Recast part of the listing below as a numbered list with the blank lines left out. Begin with the line that contains "What distance lies between the camera" and continue through the line that contains "447 centimetres".

Items stored from a collection
▬▬▬

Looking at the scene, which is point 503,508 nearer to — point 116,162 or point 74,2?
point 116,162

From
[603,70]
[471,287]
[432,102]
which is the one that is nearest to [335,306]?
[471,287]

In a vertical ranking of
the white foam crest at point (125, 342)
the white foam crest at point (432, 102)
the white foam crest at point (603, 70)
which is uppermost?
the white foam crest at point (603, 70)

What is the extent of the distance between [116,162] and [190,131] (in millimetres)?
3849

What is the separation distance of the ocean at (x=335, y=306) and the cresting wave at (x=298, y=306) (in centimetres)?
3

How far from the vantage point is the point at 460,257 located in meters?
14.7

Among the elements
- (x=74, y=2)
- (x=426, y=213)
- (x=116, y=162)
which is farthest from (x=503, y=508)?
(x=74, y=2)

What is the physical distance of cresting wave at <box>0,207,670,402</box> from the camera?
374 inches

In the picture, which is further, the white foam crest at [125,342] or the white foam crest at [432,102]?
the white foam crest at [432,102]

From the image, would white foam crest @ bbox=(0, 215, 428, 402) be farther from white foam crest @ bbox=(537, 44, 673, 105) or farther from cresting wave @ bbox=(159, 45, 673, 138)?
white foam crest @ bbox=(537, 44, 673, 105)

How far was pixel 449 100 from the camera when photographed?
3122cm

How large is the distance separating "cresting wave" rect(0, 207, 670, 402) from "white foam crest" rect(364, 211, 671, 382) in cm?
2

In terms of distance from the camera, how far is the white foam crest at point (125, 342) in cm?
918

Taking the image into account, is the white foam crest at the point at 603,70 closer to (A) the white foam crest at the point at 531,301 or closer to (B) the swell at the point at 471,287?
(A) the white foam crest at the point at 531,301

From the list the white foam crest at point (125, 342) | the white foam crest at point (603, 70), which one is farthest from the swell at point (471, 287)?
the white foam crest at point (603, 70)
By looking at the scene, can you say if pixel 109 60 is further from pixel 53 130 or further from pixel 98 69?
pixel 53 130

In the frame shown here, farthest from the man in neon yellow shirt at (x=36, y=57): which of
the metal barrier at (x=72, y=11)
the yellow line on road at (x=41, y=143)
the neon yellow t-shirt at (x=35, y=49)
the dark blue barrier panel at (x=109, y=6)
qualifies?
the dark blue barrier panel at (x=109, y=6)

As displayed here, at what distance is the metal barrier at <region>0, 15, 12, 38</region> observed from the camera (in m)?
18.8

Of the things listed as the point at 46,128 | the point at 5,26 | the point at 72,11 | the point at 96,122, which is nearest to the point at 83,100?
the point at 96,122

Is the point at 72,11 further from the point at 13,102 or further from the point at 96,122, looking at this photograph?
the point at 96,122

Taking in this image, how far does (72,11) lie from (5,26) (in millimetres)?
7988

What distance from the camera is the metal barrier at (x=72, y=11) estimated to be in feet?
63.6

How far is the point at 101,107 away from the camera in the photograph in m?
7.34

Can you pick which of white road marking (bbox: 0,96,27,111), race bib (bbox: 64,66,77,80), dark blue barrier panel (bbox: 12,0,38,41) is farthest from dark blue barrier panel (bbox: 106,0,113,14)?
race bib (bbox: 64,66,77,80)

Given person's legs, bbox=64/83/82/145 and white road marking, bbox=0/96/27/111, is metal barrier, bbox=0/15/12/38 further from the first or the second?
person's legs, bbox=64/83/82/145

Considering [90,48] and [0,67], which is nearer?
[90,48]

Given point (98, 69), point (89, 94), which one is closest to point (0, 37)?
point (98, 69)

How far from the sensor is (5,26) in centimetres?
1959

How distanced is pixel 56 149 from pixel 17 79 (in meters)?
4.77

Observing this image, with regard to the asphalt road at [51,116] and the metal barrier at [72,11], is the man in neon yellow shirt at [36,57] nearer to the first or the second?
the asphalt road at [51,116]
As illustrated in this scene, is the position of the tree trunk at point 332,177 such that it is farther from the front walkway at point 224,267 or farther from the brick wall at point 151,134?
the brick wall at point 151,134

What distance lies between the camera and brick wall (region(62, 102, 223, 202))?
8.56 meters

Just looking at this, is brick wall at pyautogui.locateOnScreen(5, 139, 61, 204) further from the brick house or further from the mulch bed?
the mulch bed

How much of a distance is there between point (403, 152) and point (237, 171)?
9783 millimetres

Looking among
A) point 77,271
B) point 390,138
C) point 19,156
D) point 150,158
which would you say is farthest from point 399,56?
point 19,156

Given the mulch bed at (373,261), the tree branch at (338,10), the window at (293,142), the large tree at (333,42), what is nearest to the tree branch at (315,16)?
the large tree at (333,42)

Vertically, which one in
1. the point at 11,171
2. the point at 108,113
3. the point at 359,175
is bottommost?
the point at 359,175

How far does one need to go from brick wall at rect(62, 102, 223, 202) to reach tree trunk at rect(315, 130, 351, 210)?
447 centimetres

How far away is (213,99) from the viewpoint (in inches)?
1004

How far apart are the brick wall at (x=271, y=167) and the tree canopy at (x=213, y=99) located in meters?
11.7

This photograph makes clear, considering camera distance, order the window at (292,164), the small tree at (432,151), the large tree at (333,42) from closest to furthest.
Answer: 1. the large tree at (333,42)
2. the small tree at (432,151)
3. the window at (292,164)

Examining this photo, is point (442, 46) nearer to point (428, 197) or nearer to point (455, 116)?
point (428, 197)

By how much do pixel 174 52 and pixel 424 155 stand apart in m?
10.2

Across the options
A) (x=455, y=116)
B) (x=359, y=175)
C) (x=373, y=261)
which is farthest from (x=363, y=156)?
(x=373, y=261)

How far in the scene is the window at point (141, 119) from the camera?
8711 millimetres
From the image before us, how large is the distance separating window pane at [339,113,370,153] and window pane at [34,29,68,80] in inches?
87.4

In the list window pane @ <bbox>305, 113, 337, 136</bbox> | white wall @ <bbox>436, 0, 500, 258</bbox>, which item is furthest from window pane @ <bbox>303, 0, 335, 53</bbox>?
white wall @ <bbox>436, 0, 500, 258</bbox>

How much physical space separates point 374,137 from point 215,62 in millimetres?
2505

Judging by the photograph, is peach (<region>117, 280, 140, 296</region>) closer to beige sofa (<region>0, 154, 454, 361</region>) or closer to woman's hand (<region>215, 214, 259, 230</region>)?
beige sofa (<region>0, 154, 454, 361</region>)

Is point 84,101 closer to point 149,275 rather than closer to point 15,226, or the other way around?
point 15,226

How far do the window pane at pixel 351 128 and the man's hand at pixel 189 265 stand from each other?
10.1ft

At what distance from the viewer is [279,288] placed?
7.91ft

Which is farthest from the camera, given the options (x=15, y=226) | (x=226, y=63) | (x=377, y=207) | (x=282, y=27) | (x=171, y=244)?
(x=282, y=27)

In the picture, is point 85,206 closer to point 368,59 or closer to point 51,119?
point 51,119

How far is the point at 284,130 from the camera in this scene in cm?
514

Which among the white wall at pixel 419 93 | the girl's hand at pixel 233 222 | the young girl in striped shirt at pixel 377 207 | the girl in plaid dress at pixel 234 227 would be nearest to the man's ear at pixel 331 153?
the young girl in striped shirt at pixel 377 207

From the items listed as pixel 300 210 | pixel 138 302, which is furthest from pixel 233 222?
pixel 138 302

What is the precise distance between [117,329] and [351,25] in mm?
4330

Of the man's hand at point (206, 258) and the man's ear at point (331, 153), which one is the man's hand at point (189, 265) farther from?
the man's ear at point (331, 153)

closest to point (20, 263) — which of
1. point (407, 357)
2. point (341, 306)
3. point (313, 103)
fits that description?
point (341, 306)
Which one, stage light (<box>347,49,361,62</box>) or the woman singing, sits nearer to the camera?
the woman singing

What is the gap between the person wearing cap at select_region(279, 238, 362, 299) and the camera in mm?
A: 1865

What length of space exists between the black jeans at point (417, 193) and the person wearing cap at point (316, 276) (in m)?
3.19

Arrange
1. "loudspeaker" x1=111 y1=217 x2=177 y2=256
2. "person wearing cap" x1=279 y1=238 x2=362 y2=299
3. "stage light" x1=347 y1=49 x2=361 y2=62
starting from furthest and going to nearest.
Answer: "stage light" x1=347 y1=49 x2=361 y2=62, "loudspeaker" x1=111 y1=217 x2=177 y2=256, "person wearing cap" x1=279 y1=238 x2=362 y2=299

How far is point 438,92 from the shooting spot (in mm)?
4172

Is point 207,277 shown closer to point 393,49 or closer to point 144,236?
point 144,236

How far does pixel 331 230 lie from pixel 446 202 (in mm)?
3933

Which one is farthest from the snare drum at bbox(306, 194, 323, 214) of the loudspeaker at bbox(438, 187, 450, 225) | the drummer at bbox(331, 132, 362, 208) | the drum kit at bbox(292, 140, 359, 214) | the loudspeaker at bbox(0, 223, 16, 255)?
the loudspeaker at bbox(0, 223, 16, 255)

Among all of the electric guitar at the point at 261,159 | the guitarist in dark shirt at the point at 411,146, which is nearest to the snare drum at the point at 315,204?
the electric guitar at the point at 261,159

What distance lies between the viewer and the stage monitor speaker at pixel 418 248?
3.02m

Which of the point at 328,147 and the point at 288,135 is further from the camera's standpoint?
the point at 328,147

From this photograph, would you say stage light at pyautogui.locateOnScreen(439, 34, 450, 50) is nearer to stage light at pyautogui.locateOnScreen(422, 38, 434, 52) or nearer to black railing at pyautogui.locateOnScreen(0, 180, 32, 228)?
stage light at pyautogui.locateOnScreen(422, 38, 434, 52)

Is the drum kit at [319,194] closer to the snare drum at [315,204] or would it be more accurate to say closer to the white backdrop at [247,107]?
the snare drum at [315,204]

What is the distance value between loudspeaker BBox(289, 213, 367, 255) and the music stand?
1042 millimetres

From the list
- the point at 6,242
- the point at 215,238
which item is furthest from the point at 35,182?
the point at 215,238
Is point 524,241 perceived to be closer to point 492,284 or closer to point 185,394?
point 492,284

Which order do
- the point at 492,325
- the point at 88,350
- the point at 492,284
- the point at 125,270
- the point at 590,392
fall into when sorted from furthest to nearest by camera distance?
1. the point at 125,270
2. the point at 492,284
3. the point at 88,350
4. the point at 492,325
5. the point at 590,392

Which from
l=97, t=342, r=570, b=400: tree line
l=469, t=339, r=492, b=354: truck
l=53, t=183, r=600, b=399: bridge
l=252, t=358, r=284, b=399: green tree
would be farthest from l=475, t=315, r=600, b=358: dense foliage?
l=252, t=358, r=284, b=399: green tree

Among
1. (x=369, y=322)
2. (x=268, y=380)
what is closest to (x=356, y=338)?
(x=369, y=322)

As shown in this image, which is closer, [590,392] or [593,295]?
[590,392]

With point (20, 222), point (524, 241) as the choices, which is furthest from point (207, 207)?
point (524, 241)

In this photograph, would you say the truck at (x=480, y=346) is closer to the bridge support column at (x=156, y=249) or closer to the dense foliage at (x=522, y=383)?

▬▬▬

#### SOLUTION BELOW:
1. What distance lies between the camera and brick wall (region(62, 102, 223, 202))?
2. 8.56 meters
3. Just looking at this, is brick wall at pyautogui.locateOnScreen(5, 139, 61, 204) further from the brick house or further from the mulch bed?
4. the mulch bed
5. How much of a distance is there between point (403, 152) and point (237, 171)?
6. 9783 millimetres
7. Looking among
8. A) point 77,271
9. B) point 390,138
10. C) point 19,156
11. D) point 150,158
12. which would you say is farthest from point 399,56?
13. point 19,156
14. Given the mulch bed at (373,261), the tree branch at (338,10), the window at (293,142), the large tree at (333,42), what is nearest to the tree branch at (315,16)?
15. the large tree at (333,42)
16. Vertically, which one in
17. 1. the point at 11,171
18. 2. the point at 108,113
19. 3. the point at 359,175
20. is bottommost?
21. the point at 359,175
22. How far does one need to go from brick wall at rect(62, 102, 223, 202) to reach tree trunk at rect(315, 130, 351, 210)?
23. 447 centimetres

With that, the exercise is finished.